# Electric Tongue Jacks



## jtbmoore

What is THE electric jack to get? Are they all pretty much the same or is their one that is more popular. Any good site on the internet to get one and a low price? I just got a 30rls and it takes a while to crank that think up. Thanks


----------



## Thor

Hi

I just installed mine a couple weeks ago. I bought a Barker 3500 from Barker Mfg in Battle Creek MI. It was the lowest price I could find and came with a winter cover. Works great so far - Only used it twice so far.










Clicky Thingy

Thor


----------



## Nathan

I got the UF 3500 that has an adjustable foot. Works great so far


----------



## jtbmoore

I was looking at the Ultra Fab. Would I need the 3500 or would the 3002 work fine. The 3002 will lift 3000lbs and maybe I don't understand but the tongue will never be close to that.


----------



## NobleEagle

What I am going to say was accurate about a year ago and may still be, I am not sure. But, when I was in your situation, I was told that the Atwood was the only (or one of the only) manufacturers that built theirs with metal internal gears. This is very important because over time the weight it's lifting has been known to strip the gears and leave you cranking manually again. Anyways, I would highly recommend the Atwood 3500 jack (I found mine on ebay) at a VERY reasonable price. I have been very happy with mine and have had no problems with it at all. Here is a link to a couple that I found:
*Clicky Thing (best price I found)*
Clicky Thing 2
Clicky Thing 3
Clicky Thing 4​
I hope this helps.


----------



## Nathan

jtbmoore said:


> I was looking at the Ultra Fab. Would I need the 3500 or would the 3002 work fine. The 3002 will lift 3000lbs and maybe I don't understand but the tongue will never be close to that.
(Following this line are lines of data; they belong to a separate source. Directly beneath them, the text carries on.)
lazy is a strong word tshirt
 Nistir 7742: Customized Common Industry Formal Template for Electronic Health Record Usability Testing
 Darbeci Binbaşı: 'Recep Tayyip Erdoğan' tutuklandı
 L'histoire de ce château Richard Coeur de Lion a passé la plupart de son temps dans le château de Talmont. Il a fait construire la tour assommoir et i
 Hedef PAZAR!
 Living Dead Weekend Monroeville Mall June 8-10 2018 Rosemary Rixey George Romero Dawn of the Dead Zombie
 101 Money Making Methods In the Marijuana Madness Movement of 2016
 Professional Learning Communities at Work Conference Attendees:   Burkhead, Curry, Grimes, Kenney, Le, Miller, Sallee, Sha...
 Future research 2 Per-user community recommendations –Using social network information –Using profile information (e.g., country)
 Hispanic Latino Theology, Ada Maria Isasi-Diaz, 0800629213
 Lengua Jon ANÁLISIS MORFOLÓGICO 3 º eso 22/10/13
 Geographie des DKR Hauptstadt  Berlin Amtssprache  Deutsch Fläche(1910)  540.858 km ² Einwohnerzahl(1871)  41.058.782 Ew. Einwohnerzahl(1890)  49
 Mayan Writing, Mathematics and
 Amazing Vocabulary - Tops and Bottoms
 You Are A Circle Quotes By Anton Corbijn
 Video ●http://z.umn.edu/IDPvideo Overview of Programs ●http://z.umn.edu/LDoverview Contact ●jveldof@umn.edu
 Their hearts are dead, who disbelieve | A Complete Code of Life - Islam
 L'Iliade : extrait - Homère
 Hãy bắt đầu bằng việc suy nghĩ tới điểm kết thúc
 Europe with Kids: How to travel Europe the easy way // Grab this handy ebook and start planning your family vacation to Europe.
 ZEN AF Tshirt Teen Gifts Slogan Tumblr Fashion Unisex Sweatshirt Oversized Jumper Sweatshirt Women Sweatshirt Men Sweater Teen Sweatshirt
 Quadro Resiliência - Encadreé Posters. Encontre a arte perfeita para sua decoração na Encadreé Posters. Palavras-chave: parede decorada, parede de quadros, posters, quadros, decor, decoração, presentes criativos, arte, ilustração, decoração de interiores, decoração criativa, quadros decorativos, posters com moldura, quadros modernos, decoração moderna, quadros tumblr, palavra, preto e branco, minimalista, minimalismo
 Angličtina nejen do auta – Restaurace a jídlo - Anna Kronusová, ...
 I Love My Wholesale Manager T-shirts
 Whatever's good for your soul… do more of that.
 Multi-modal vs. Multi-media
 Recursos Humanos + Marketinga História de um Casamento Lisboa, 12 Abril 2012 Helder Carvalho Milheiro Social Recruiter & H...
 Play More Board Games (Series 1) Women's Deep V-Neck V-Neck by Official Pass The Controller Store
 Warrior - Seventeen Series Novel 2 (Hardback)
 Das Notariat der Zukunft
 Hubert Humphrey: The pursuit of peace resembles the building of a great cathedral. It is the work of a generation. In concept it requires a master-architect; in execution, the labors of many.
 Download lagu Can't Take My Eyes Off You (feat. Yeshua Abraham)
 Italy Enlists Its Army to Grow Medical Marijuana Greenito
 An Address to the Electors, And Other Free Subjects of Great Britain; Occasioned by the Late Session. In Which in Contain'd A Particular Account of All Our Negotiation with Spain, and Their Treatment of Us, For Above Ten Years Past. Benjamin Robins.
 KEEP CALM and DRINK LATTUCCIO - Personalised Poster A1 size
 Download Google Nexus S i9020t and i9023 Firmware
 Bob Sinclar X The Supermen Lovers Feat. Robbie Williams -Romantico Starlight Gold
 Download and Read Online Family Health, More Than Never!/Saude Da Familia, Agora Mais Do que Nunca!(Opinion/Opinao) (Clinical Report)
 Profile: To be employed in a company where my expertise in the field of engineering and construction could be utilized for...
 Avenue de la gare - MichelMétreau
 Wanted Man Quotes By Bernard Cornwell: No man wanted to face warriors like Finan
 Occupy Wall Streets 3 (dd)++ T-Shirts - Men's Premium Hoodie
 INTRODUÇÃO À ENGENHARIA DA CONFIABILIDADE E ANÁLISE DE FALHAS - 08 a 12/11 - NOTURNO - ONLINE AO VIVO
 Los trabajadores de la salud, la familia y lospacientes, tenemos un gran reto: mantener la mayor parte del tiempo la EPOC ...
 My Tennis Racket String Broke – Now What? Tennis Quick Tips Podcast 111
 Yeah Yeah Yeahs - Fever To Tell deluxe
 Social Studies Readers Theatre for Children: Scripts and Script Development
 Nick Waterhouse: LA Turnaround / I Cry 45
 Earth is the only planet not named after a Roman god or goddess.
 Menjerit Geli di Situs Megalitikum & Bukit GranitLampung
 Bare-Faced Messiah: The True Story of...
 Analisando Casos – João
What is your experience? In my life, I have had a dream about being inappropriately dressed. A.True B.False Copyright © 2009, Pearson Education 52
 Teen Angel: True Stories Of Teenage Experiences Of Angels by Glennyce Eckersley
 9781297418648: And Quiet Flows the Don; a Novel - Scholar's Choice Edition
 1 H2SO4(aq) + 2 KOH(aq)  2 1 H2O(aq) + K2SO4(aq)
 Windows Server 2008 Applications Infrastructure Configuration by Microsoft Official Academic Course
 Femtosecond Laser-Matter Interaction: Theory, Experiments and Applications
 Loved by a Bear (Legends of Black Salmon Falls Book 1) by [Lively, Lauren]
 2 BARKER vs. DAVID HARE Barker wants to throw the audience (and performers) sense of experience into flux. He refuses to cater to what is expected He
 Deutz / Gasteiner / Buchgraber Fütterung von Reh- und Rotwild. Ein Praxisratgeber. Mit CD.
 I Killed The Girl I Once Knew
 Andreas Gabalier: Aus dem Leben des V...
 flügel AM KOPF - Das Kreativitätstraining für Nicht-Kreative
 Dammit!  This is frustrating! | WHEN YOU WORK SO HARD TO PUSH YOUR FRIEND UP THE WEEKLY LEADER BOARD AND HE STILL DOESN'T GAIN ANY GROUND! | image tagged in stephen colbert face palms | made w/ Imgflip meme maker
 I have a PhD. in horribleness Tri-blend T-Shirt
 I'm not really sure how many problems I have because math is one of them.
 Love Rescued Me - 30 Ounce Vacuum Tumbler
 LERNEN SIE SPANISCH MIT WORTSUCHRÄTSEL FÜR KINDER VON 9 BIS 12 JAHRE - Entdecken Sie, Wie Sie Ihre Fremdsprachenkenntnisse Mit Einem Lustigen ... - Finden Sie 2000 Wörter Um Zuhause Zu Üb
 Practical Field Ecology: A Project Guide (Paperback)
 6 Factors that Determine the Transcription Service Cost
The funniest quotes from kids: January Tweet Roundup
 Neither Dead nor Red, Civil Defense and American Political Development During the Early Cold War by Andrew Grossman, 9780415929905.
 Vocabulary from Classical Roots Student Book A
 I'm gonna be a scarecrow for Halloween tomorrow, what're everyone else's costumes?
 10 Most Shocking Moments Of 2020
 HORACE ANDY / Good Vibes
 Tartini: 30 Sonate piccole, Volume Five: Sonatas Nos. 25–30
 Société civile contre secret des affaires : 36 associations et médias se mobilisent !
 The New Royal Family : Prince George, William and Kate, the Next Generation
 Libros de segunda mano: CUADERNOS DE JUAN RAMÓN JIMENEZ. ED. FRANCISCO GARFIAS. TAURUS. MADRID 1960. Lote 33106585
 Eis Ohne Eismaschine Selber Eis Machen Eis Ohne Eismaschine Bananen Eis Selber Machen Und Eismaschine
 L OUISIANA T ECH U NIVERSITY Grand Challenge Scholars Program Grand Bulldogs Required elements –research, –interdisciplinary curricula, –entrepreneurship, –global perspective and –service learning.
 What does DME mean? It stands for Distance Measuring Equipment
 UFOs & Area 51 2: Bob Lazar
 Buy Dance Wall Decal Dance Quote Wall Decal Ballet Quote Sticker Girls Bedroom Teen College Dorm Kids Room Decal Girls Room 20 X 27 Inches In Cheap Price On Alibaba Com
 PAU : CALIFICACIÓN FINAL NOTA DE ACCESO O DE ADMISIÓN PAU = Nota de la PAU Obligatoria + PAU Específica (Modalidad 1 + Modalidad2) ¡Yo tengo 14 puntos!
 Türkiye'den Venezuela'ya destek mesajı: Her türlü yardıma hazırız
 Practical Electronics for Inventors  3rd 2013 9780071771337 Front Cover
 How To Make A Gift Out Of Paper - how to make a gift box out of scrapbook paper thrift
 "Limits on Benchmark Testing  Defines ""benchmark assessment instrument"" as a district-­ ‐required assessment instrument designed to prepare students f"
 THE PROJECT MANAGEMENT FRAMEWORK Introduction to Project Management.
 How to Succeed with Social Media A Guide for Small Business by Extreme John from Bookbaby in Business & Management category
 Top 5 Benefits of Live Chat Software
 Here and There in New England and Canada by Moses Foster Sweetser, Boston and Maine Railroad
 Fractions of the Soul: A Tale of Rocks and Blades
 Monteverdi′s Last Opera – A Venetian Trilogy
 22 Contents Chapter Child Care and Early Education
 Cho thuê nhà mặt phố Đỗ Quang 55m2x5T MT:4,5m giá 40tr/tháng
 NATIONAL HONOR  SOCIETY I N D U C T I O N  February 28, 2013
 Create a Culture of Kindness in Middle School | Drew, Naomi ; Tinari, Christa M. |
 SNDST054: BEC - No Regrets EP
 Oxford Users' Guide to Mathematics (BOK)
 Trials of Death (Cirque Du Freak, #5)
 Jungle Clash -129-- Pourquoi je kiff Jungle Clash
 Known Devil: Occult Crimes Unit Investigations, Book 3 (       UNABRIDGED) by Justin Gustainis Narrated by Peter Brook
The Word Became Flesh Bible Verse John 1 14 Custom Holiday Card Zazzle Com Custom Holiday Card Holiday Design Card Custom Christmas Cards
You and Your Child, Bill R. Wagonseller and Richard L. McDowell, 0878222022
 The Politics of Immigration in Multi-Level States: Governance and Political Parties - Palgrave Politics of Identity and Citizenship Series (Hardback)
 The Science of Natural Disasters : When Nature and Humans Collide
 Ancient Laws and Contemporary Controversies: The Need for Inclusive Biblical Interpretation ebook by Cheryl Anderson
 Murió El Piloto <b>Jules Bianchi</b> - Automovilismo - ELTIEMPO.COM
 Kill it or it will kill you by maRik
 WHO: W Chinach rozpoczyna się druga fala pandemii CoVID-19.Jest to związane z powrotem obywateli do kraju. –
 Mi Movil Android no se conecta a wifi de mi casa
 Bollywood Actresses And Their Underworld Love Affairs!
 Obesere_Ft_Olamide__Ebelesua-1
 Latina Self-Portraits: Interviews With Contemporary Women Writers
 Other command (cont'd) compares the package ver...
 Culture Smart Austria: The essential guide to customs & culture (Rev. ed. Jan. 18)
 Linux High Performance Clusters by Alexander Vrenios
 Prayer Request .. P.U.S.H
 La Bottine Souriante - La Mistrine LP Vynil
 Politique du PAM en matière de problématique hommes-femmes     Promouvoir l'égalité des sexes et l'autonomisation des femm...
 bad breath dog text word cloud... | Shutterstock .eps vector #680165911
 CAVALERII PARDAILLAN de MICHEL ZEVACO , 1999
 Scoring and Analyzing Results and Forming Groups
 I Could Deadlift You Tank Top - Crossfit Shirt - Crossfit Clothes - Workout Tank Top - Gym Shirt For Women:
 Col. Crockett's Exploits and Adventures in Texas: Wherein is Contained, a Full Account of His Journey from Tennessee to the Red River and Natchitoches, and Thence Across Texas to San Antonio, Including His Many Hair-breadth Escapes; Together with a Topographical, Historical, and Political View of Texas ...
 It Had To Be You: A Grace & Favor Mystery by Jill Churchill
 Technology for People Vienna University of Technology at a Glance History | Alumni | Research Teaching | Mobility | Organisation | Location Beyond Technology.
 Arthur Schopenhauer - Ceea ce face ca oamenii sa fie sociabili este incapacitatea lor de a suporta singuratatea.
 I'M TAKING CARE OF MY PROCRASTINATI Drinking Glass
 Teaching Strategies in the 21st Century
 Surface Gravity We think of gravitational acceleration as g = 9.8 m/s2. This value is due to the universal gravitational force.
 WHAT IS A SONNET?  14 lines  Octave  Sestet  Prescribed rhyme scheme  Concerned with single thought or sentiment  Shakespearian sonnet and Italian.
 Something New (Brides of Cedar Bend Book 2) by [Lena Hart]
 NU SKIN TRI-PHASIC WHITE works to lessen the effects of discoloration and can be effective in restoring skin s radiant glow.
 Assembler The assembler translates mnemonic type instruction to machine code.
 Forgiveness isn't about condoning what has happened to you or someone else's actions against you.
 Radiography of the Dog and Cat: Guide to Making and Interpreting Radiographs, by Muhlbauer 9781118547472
The jack has to lift the tounge and the back of the TV. 3000 should be ok, but the UF 3502 is on sale a CW right now for less than the 3000.








$179 for club members....








(This does not have the adjustable foot, but the price seems right....)


----------



## folsom_five

jtbmoore said:


> I was looking at the Ultra Fab. Would I need the 3500 or would the 3002 work fine. The 3002 will lift 3000lbs and maybe I don't understand but the tongue will never be close to that.


I had the UF 3002 put on my TT when I bought it. The UF jack lasted less than a month before the gears stripped. I replaced it with an Atwood 2500, and have been very happy since then.

--Greg


----------



## Nathan

NobleEagle said:


> What I am going to say was accurate about a year ago and may still be, I am not sure. But, when I was in your situation, I was told that the Atwood was the only (or one of the only) manufacturers that built theirs with metal internal gears. This is very important because over time the weight it's lifting has been known to strip the gears and leave you cranking manually again.


I won't dispute the Atwood reputation, but I researched the gear issue last spring when I got mine. Quote from the UF 3502: "Lift longer, heavier trailers with slideouts just by flicking a switch. Packs 3,500 lb. tongue weight lift power and 5,000 lb. breakaway power to easily release coupler from hitch ball. Full 18" stroke with *hardened steel gears and die-cast aluminum cap for durability*. Dual night lights for easy after-dark operation. Fits 2" or 2 1/4" post. 12-volt with included emergency hand crank. "

It's said this for a year and although I have not taken mine apart to inspect, I'm going to trust that's what is in them.








BTW, the slideouts do use plastic gears on the motors just in case anyone was wondering.....


----------



## NobleEagle

Nathan said:


> What I am going to say was accurate about a year ago and may still be, I am not sure. But, when I was in your situation, I was told that the Atwood was the only (or one of the only) manufacturers that built theirs with metal internal gears. This is very important because over time the weight it's lifting has been known to strip the gears and leave you cranking manually again.


I won't dispute the Atwood reputation, but I researched the gear issue last spring when I got mine. Quote from the UF 3502: "Lift longer, heavier trailers with slideouts just by flicking a switch. Packs 3,500 lb. tongue weight lift power and 5,000 lb. breakaway power to easily release coupler from hitch ball. Full 18" stroke with *hardened steel gears and die-cast aluminum cap for durability*. Dual night lights for easy after-dark operation. Fits 2" or 2 1/4" post. 12-volt with included emergency hand crank. "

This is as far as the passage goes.